この葛藤は一体、どこに、誰に、ぶつけたらいいのだろう。
「……どうしたんだ?」
困ったような声が聞こえてきて、小首をかしげる。
「どうして泣いている?」
「え、わたくし……泣いて……?」
瞬くと、目尻に熱がたまるのを感じた。次の瞬間、頬を伝い落ちる雫を指先ですくわれ、ジークフリートの顔が間近に迫る。
息が届きそうな距離感に、イザベルは心臓が止まるかと思った。
刹那、唐突に理解した。この感情の正体に。
(ジークが好き)
本当は認めたくなかった。けれどもう、自分の心を偽ることはできない。気づかないふりをしてきた気持ちと向き合い、イザベルはまつげを震わす。
(きっと、ずっと前から好きだった。隣にいることが自然なくらいに)
クラウドのような、一目惚れではない。前世の好みのタイプでもない。それでも、一緒に過ごすうちに芽生えたのは恋心だ。
(クラウドと話すのは楽しいし、ドキドキする。でもそれは、ゲームの中の恋する相手として。だけど、ジークは違う。たとえ形だけの婚約者であっても、ただそばにいられるだけでよかった……)
困っている人がいたら助ける。そんな当たり前のことをやってのける、優しい人だ。真面目すぎる部分もあるが、照れた様子が何より愛おしくて。
ジークが、愛おしい。
蓋をしていたき気持ちがあふれ出す。
幼なじみや家族のような親愛の情もある一方で、彼の隣を奪われるのは耐えられない。フローリアに対しても、いっそ憎らしいとさえ感じてしまう。
自分がこんな醜い気持ちを抱いてしまうなんて、考えてもみなかった。
(……そっか。
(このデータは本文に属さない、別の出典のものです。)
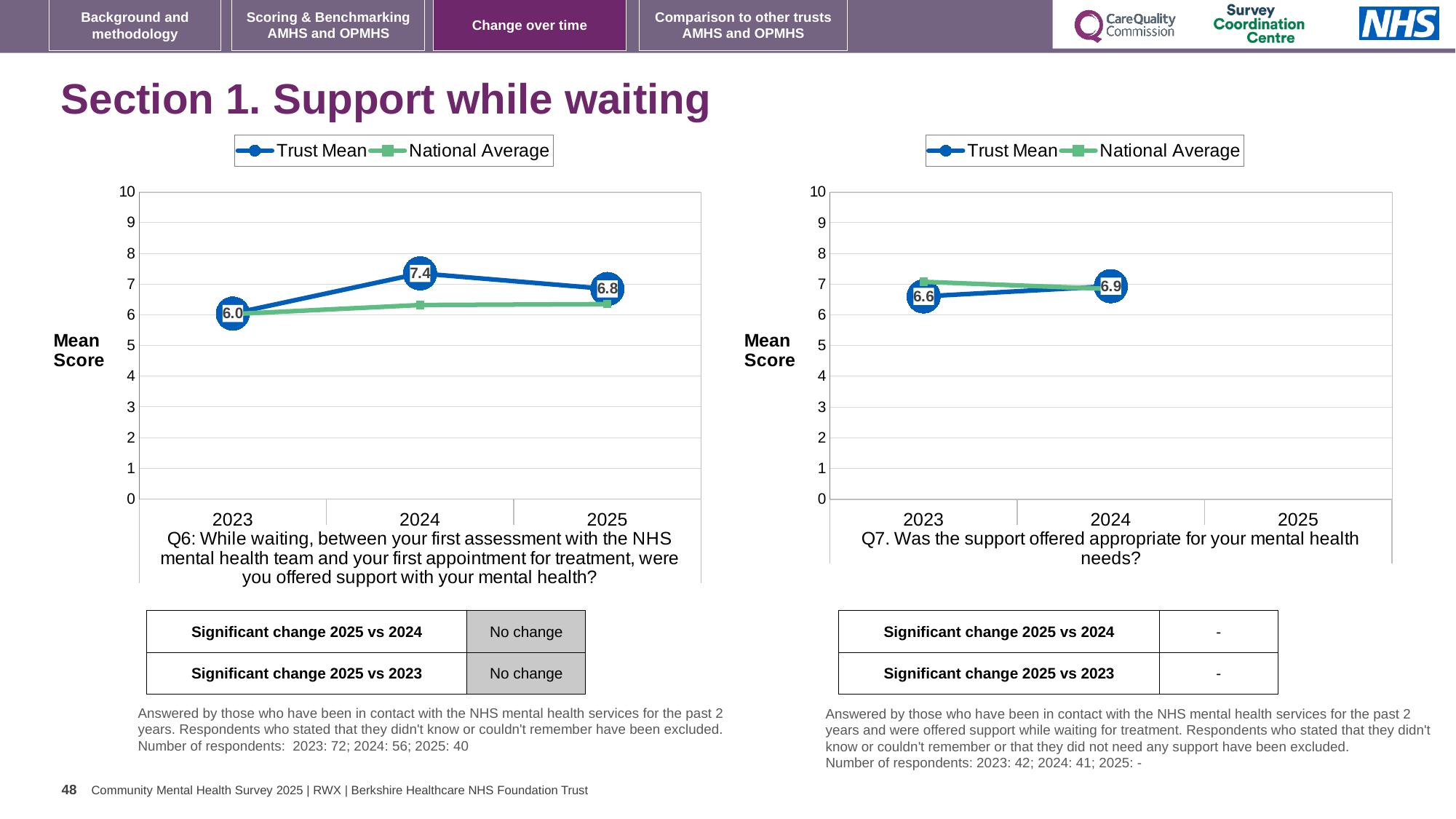
On the Q6 chart (left), what is the Trust Mean score for 2025? 6.8 On the Q6 chart (left), how many series does the legend list? 2 On the Q7 chart (right), is the Trust Mean score for 2024 greater or less than 6? greater What kind of chart is the Q7 chart on the right? Line chart On the Q6 chart (left), what is the difference between the Trust Mean scores for 2024 and 2023? 1.4 On the Q7 chart (right), what is the Trust Mean score for 2024? 6.9 On the Q6 chart (left), which year has the highest Trust Mean score? 2024 On the Q6 chart (left), what is the Trust Mean score for 2024? 7.4 On the Q6 chart (left), what is the Trust Mean score for 2023? 6.0 On the Q6 chart (left), does the Trust Mean rise or fall from 2024 to 2025? Fall On the Q7 chart (right), what is the Trust Mean score for 2023? 6.6 On the Q6 chart (left), which year has the lowest Trust Mean score? 2023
だから、これまで「イザベル」は婚約者に興味がないように取り繕っていたのね。嫉妬に駆られてジークに嫌われないように。でも、フローリア様の登場でそうも言ってられなくなった)
そこで、ふと重大な事実に気づく。
これでは、まさしくゲームのシナリオではないか。
恋を自覚したイザベルは、婚約者の立場を奪われまいと、ヒロインに数々の嫌がらせをする。最後はこれまでの悪事が暴かれ、逃げるように学園から姿を消す。ヒロインはハッピーエンド、悪役令嬢は自滅エンドだ。
(冗談ではないわ!)
カッと目を見開くと、ジークフリートが驚いたように身じろぐ。
クラウドが好きだった。その気持ちは変わらない。だが今、それ以上に心が揺さぶられるのは、目の前の婚約者なのだ。
ヒロインのライバルとして立ちふさがるために、彼女と同じ人を好きになる。これがゲーム補正だというのなら上等だ。
(ゲームの配役になんて負けない。シナリオどおりに恋に落ちたって、それで結末が決まるわけじゃない。わたくしはシナリオを変えてみせる)
乙女ゲームと同じ轍は踏まない。恋の形はさまざまだ。奪い返すのではなく、ただ見守るだけの愛だってある。
この感情は唯一、自分だけのものだ。